Each address is in sample one time, and not eligible again until five years later. Thus the sample cumulates to 3,000,000 addresses each year, and to about 15,000,000 over a five year period. The survey will be in all counties each month. The data are weighted to make annual average estimates. The population totals by age, race, sex, and Hispanic origin are controlled to be consistent with the official intercensal population estimates. Details on the ACS weighting are given in Alexander, Dahl, and Weidman (1997).

The ACS sample size is sufficient to make useful annual estimates for areas down to about 65,000 population. For smaller areas, several years of data may be cumulated. For very small areas, such as census tracts, which average about 4,000 population, cumulating five years of data is typically required. This gives precision close to that of the census long form sample.

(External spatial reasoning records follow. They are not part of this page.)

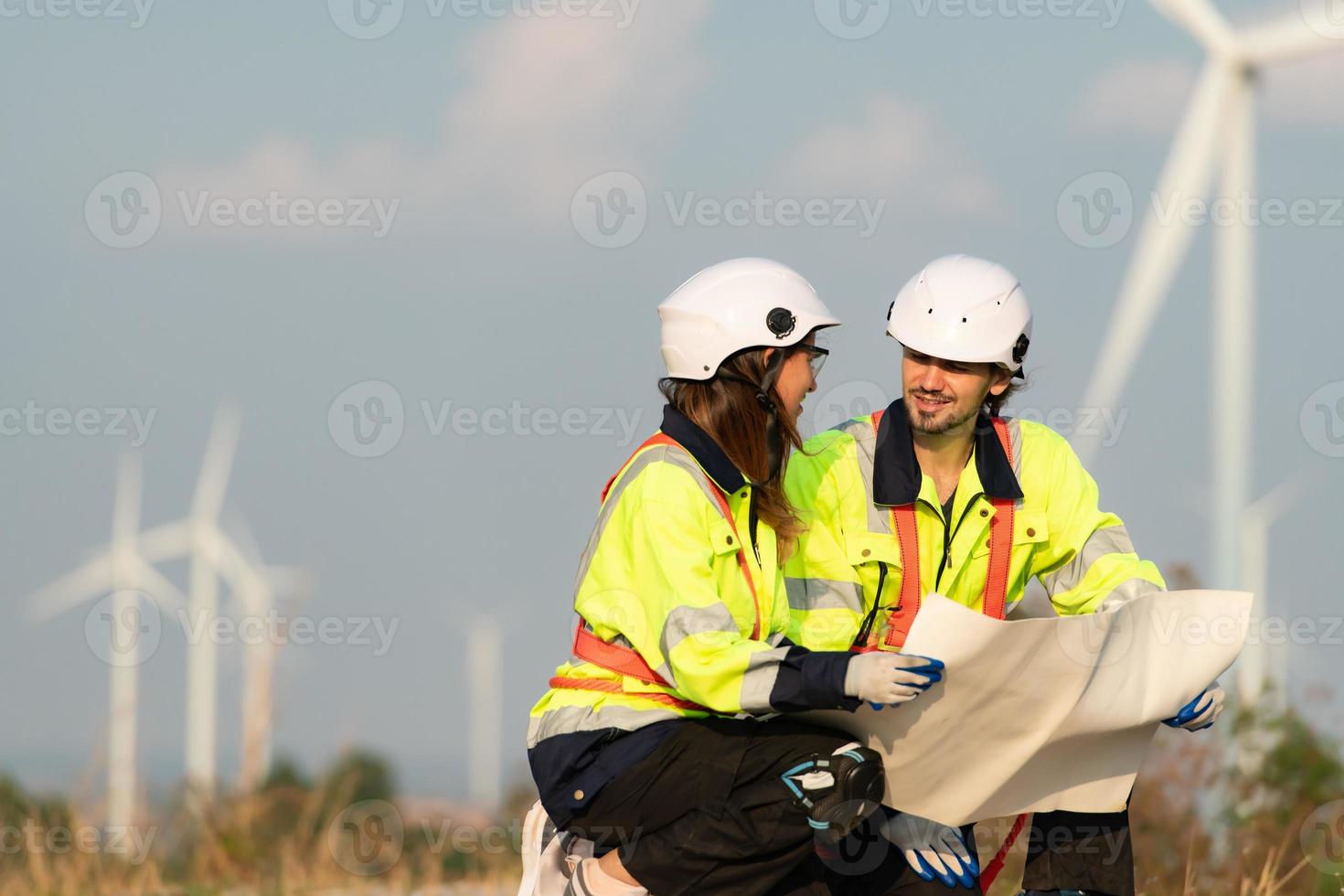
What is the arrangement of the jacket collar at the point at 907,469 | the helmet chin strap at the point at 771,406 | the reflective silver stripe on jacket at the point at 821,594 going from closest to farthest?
the helmet chin strap at the point at 771,406 → the reflective silver stripe on jacket at the point at 821,594 → the jacket collar at the point at 907,469

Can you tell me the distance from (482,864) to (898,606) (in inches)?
291

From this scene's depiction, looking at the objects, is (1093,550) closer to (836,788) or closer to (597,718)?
(836,788)

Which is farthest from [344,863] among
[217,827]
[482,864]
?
[482,864]

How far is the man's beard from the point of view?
288 inches

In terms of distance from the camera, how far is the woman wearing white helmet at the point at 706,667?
6.09m

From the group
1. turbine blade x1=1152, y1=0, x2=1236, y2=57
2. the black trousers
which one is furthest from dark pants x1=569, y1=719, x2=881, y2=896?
turbine blade x1=1152, y1=0, x2=1236, y2=57

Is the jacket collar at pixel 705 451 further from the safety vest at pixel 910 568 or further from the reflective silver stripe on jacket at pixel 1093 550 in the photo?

The questionnaire content will be similar to that of the decennial census long form. A description of the content, and other aspects of the ACS data design, and testing plans are given on the Census website One important feature is that the survey uses a "current residence" rule: each person is counted as a resident where he/she is currently living or staying, with the exception of short stays (two months or less) away from a "usual residence."


IV. Master Address File

The Master Address File, used in Census 2000, linked to the TIGER geographic information system, will be kept up-to-date after the census. For areas containing about 80 percent of the addresses, the main source of updates will be the Postal Service Delivery Sequence File; new addresses will be added twice a year using a computer match, supplemented by a clerical operation.

In the remaining ("non-city-style") areas, where the mail delivery addresses do not correspond to a house number and street name, most new addresses will come from a new Community Address Updating System (CAUS).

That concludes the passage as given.